When Josh Flagg, Andrew Shanfeld and Griffin O’Brien founded Estate Media, they were looking to capitalize on a peculiar phenomenon.
During the Covid-19 pandemic, the U.S. was hungry for real estate content. Cooped up indoors with time to work on a home improvement project and ponder working from home indefinitely in a larger estate, traffic on housing search portals spiked, celebrity home tours went viral and interest rates were significantly lower versus today.
Real estate agents tried to capitalize on the moment, posting video walk-throughs of their local areas’ high rises, modest bungalows and good deals.
“Their ability to meet people in person essentially evaporated,” O’Brien said. “We very much saw that Instagram and social media was essentially the new park bench for a real estate agent.”
Together, the trio created Estate Media, a new digital media company nestled in the rolling Hollywood Hills that focused on all things related to the real estate sector, from advice for new entrants to market insights. The company rang in its second year with a $1 million seed funding round and more than $6 million in revenue in early November.
The news, first reported by TheWrap, puts total funding for the real estate media platform at $2.65 million backed by well-known names including Tinder Co-founder Justin Mateen and real estate broker and main cast member on “Million Dollar Listing Los Angeles” Tracy Tutor.
Though there is no shortage of YouTube channels, industry publications and television shows covering every facet of real estate, Estate Media is presented as a middle ground between the jargon-laden trade outlets and the plethora of entertainment-minded property content on the internet.
The company is social media-first, operating largely on platforms like Facebook, Instagram and YouTube. The newsletter arm also reaches real estate agents and property enthusiasts alike. The company’s content goes out to more than one-third of all realtors in the U.S.
“In business-to-business media, you can create a really incredible diversified business because you’re essentially building distribution and an advertising business,” O’Brien said. “And then once you have that built-in community, there are many ways to build products and services and monetize that audience outside of ads.”

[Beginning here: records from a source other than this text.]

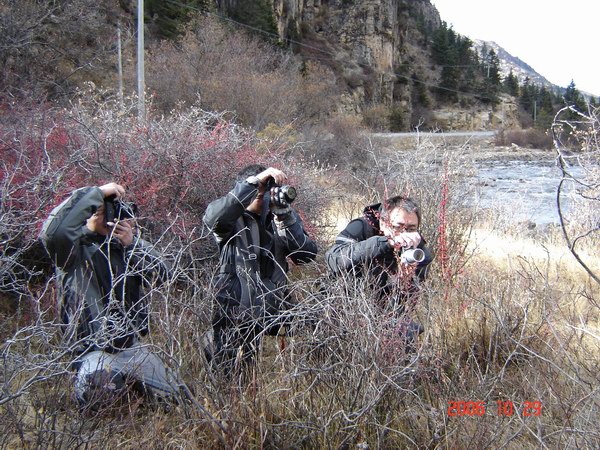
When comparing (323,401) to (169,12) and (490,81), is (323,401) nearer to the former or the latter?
(169,12)

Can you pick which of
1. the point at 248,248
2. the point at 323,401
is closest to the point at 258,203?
the point at 248,248

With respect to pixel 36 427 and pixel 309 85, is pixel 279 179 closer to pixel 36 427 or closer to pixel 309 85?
pixel 36 427

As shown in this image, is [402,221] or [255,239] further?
[255,239]

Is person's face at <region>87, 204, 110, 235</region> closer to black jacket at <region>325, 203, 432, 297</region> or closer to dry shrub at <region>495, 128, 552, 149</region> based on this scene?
black jacket at <region>325, 203, 432, 297</region>

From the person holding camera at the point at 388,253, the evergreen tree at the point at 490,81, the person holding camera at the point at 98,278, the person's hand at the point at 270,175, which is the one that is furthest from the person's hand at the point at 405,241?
the evergreen tree at the point at 490,81

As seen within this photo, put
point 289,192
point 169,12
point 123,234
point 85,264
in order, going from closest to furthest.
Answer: point 85,264 < point 123,234 < point 289,192 < point 169,12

Estate Media attempts to learn from the mistakes of media companies that came before them. Media careerist O’Brien watched the first generation of venture-funded, digital-first media companies – think Buzzfeed Inc. and Vice Media – struggle to turn a profit and find unique business models to back up their valuations. Meanwhile, Flagg, a real estate agent and reality television star on “Million Dollar Listing,” saw the decline of traditional cable television over the course of the show’s 15 years. In an era of fascination for real estate, opportunities for real estate agents to platform themselves or ride the wave were few.
“I think the advertising options when it came to residential (real estate) were the old school publications,” O’Brien said. “And then you had obviously the traditional reality real estate shows, which in my opinion were very derivative. They followed the same formats.”